Price: $3.99 / bottle (Dan Murphys)

Manufactured: Velké Popovice, Czech Republic

I was doing a little ‘research’ for this review this afternoon which involved (amongst other things) watching beer commercials on youtube.  I highly recommend it as a way to kill an hour or so.  The outcome from this exhaustive journey was; that no matter where in the world you are beer is still sold the same way.  It either involves sexy girls on the beach, some funny incident in a bar or, as in the case of the Kozel commercials ‘honest men doing a hard day’s work’.  In this ad’ I don’t understand a word they are saying but clearly a couple of guys are mowing their lawn and at the end of the job deserve an ice cold Kozel.  This could have been set to the Australian VB commercial jingle and end with the tag line “ ……. matter of fact I got it now”.  I love it, and that’s what makes beer a globally approachable drink.

Velkopopovický Kozel is a major brewery in the Czech Republic that has (similar to where Fosters is heading) been taken over by SABMiller.  They commonly produce four beers all of which are exported (to Australia) and today I am tasting the Premium. Oh, I nearly forgot, Kozel means ‘goat’ hence the kid with a huge beer on the label.

Appearance (3.5/5)

Before I start on the beer I need to comment on the packaging.  I love the caricature goat on the label drinking a huge beer.  The bottle is clearly a bit of fun but they manage to hold the premium/ export appeal.
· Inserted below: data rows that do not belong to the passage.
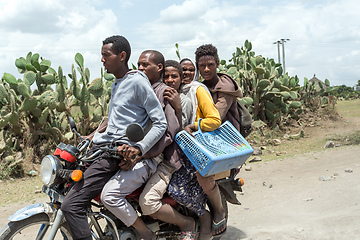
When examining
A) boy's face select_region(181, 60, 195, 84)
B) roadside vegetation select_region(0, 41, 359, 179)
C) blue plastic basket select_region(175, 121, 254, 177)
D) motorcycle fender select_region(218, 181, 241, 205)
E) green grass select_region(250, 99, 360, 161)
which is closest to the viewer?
blue plastic basket select_region(175, 121, 254, 177)

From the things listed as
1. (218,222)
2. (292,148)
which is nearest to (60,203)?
(218,222)

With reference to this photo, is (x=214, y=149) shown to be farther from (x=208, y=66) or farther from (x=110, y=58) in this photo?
(x=110, y=58)

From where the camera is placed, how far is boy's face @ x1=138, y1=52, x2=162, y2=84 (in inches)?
115

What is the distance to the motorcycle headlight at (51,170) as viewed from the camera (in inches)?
101

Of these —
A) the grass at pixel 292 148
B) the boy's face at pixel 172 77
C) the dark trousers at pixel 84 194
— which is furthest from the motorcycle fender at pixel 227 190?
the grass at pixel 292 148

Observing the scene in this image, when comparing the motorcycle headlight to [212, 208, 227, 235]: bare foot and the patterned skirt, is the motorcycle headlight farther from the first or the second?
[212, 208, 227, 235]: bare foot

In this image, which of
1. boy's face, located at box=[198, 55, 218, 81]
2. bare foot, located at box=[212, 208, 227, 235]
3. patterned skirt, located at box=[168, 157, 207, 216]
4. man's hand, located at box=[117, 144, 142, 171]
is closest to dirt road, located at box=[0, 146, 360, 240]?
bare foot, located at box=[212, 208, 227, 235]

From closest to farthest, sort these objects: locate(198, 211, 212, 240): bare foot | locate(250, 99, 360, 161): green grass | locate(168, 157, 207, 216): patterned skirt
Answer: locate(168, 157, 207, 216): patterned skirt < locate(198, 211, 212, 240): bare foot < locate(250, 99, 360, 161): green grass

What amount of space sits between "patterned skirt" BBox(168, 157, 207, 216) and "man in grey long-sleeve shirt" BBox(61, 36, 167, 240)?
9.7 inches

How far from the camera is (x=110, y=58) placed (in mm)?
2783

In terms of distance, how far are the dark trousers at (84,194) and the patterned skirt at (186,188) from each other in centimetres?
49

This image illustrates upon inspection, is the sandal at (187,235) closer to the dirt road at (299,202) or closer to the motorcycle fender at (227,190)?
the motorcycle fender at (227,190)

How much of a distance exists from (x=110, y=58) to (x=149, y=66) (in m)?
0.31

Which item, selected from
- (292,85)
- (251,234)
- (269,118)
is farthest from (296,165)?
(292,85)
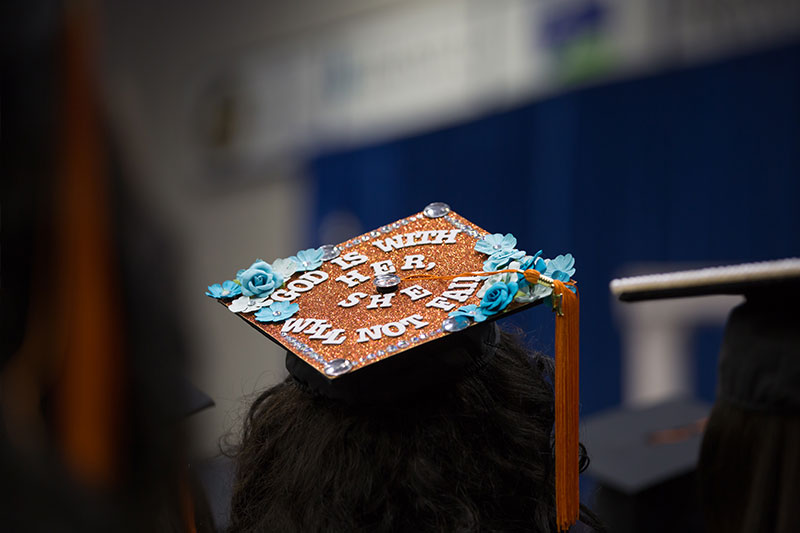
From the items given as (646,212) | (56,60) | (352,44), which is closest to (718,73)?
(646,212)

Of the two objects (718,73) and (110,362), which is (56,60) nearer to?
(110,362)

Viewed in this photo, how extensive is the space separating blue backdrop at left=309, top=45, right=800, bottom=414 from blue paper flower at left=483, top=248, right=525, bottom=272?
1.39 metres

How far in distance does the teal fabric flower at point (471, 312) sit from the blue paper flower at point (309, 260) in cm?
21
This is a classic golden amber beer that screams pilsner.  A perfectly clear (no sediment) beer with a nice white foamy head.

Nose (3/5)

You will probably not be surprised to hear that this pilsner does not have a lot to offer on the nose.  There is a rather soft hop nose and some graininess but you have to go looking. Ho hum.

Flavour (3.5/5)

This beer is definitely at the dry bitter end of the spectrum but it does still have room for some (I hesitate to say) fruit.  There is a very brief showing of soft fruit in the centre of the tongue but most of the time it is about grains, hops and those classic dry pilsner flavours.

Finish (3.5+/5)

I quite like the finish on this beer as it has two very distinct stages.  At first you get some classic bitterness from the hops on the tongue and after about 10 seconds you receive a surprise at the back of the throat consisting of some warm maltiness leaving a straw finish in the mouth.

Rating: (13.5+/20)

The world needs beers like this.  I have recently reviewed quite a few Belgian beers which are really lovely.  The problem with this type of beer is that after one (or two) you are either on your ear or your palate is clagged.  That’s where the humble pilsner comes in; you can have quite a few in a session while still keeping it together and don’t feel like you’ve just had a four course meal.  This beer is not a superstar but it has no obvious faults and most importantly has a cool goat on the label. Grab some and let me know what you think.